Park heavies avoid heat
Dreamworld bosses won’t be called at inquest
DREAMWORLD bosses are set to escape a grilling at the inquest into the Thunder River Rapids ride tragedy which left four people dead.
The inquest is expected to finish today after more than six weeks of sittings, without two key figures facing interrogation over Australia’s worst theme park disaster.
Former Dreamworld chief executive Craig Davidson and the ex-CEO of parent company Ardent Leisure, Deborah Thomas, have not been called to give evidence at the inquest despite both being in charge at the time of the October 2016 tragedy.
Mr Davidson both resigned earlier this year and received payouts totalling more than $1.3 million. He has had his own barrister at the inquest, while Ardent is also represented.
A succession of Dreamworld staff, from young ride operators through to former operations manager Troy Margetts and safety boss Angus Hutchings, have been grilled at the coronial hearing, with some making emotional apologies to the families of the four victims.
Counsel assisting the inquest, Ken Fleming QC, said there were “good and valid reasons” why Mr Davidson and Ms Thomas had not been called but he could not elaborate.
Yesterday, the inquest heard details of a damning report into the disaster by a panel of three expert engineers commissioned to advise Coroner James McDougall as he frames his recommendations.

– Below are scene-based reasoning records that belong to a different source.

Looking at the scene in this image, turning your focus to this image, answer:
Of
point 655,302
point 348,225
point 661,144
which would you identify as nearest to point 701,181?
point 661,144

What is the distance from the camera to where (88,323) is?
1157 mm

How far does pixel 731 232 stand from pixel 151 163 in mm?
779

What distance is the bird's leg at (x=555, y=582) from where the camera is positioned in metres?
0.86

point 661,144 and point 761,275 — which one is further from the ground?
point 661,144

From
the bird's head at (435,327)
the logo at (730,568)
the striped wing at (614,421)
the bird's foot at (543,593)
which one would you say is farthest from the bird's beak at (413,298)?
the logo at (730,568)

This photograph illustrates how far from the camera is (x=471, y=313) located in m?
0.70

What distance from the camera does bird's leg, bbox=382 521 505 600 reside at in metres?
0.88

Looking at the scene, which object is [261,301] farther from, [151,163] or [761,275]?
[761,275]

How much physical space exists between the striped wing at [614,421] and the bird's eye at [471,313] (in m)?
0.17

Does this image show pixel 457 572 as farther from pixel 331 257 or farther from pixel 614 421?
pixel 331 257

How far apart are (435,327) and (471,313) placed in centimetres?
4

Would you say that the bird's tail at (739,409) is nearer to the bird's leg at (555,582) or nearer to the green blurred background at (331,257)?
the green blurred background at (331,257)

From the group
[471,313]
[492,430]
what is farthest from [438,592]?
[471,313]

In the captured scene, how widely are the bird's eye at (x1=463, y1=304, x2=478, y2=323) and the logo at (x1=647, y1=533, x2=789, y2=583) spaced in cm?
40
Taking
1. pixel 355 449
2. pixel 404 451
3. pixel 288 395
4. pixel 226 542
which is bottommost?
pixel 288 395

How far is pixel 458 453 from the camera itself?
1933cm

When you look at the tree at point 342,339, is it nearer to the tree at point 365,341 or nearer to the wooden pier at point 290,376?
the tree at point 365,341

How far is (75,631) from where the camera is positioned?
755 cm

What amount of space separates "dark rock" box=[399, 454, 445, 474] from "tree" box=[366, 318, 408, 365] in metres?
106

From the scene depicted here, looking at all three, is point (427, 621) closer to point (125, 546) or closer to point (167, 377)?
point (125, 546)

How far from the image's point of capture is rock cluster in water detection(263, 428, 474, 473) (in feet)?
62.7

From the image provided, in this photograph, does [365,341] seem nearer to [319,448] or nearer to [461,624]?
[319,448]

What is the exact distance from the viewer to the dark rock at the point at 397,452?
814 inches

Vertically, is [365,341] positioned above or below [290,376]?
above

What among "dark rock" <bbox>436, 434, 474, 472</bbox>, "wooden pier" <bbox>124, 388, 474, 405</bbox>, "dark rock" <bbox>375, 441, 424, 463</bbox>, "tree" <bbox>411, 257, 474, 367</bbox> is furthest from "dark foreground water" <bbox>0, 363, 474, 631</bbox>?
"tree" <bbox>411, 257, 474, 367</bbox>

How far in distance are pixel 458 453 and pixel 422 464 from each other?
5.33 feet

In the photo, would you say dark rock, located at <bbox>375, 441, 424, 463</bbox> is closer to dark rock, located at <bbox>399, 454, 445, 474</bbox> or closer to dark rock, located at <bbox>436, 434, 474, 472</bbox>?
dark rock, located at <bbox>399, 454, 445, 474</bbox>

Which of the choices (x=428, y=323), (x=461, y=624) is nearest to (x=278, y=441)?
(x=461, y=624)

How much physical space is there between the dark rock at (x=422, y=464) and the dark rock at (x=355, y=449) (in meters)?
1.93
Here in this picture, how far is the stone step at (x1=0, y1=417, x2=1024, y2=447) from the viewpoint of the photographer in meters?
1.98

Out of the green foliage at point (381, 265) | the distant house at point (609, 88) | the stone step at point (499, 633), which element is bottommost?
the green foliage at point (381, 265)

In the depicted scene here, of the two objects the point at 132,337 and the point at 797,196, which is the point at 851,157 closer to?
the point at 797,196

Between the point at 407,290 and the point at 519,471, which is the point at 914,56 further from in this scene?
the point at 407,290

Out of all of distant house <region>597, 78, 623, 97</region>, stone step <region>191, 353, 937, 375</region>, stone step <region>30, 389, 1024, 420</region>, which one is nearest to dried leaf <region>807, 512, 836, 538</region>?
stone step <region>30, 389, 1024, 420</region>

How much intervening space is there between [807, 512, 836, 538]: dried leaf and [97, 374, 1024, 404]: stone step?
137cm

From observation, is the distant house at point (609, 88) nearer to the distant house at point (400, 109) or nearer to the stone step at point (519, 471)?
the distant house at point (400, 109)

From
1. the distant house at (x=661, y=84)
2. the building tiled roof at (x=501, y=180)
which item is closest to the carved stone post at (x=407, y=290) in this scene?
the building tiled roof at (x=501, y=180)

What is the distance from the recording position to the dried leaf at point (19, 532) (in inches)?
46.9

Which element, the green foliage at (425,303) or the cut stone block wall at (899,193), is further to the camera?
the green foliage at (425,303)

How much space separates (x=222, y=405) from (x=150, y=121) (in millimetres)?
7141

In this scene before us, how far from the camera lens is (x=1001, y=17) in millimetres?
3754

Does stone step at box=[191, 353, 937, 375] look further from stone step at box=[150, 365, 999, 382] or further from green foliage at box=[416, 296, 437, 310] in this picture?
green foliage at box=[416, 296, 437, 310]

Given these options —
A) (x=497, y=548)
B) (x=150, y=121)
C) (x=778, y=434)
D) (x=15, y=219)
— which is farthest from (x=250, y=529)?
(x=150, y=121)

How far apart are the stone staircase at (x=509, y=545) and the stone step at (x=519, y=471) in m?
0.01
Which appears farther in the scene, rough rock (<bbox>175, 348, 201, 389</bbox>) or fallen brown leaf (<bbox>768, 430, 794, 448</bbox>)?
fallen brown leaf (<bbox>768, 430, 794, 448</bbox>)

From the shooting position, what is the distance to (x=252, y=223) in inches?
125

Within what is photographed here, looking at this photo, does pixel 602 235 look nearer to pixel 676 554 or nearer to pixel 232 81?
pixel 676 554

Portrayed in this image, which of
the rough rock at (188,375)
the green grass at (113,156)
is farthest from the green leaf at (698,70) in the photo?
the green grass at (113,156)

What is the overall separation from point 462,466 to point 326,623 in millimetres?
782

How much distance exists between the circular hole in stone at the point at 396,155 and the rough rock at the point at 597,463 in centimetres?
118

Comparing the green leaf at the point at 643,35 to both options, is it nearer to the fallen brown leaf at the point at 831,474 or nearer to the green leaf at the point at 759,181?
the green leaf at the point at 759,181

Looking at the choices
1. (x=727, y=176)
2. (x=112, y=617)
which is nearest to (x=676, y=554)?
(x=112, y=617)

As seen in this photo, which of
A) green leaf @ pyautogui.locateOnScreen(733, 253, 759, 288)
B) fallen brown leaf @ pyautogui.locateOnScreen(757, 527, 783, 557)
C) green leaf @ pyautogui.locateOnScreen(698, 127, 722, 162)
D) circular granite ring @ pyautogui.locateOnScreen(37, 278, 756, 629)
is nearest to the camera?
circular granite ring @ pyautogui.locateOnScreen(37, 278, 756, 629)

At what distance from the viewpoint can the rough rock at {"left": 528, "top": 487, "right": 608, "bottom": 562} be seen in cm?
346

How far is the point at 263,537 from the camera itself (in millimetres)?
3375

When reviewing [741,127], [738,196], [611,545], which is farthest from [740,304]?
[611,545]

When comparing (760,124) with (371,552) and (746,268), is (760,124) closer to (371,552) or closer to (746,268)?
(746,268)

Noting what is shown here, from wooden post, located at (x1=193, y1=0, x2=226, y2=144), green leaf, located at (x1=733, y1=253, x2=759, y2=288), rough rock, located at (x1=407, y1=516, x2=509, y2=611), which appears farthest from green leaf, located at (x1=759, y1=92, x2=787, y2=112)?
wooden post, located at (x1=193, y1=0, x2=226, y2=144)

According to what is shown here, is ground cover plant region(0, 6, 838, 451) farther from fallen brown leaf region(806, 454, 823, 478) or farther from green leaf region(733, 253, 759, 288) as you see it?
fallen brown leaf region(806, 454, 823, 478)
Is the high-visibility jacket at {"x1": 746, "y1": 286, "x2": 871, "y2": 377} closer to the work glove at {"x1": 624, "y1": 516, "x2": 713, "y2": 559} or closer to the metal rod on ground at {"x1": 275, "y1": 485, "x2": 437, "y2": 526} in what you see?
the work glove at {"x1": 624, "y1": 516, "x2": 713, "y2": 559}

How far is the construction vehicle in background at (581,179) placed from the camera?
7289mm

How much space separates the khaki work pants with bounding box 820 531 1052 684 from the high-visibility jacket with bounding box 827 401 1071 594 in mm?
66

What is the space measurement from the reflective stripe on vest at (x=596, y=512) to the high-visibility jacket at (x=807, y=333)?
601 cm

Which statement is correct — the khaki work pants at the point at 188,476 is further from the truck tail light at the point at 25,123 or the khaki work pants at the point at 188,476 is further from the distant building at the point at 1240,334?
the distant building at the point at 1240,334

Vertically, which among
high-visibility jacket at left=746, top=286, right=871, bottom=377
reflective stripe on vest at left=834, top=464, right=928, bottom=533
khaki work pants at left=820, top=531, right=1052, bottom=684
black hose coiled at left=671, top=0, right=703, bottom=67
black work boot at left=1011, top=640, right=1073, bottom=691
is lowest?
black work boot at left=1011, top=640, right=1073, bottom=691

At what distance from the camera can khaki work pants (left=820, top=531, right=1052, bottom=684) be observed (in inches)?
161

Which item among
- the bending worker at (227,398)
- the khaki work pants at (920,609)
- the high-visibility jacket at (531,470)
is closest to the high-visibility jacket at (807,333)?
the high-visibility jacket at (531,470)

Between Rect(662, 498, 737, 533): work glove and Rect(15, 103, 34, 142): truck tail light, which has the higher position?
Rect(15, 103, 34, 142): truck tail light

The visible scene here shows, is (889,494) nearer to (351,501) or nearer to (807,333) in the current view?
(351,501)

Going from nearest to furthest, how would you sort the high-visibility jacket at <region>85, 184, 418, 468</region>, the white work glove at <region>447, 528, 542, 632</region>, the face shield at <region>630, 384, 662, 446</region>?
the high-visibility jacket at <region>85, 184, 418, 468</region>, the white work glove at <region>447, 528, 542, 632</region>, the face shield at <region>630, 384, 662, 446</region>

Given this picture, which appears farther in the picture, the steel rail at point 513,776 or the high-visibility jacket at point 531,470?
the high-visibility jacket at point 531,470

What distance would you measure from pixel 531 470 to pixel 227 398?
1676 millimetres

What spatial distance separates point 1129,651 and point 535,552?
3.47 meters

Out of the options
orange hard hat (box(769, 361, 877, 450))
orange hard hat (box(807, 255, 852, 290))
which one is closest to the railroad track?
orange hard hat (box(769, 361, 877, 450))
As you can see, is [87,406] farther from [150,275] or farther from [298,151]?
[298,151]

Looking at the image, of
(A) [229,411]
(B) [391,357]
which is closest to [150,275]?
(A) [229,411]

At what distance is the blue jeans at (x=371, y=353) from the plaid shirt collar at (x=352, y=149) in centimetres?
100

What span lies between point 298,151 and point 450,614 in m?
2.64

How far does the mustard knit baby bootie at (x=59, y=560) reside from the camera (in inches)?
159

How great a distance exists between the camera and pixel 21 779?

The panel found there were “obvious” hazards on the Thunder River Rapids ride that should have been rectified.
These included the removal of wooden slats on the conveyor, leaving an “excessive gap” that posed “a significant risk of injury to any person who fell onto the conveyor whilst it was in operation”.
Tourists Cindy Low, Kate Goodchild, her brother Luke Dorsett and his partner Roozi Araghi were killed when a pump malfunctioned for the third time on the day of the disaster and water levels plunged, causing their raft to flip on the conveyor.
One of the expert engineers, Dr Frank Grigg, told the hearing he believed at least one of the four would still be alive had the rafts been fitted with aircraft-style seatbelts.
“Why velcro (seat belts) were used is a mystery to me,” he said. The inquest was also told of proposed sweeping changes to theme park safety laws in Queensland in the wake of the tragedy.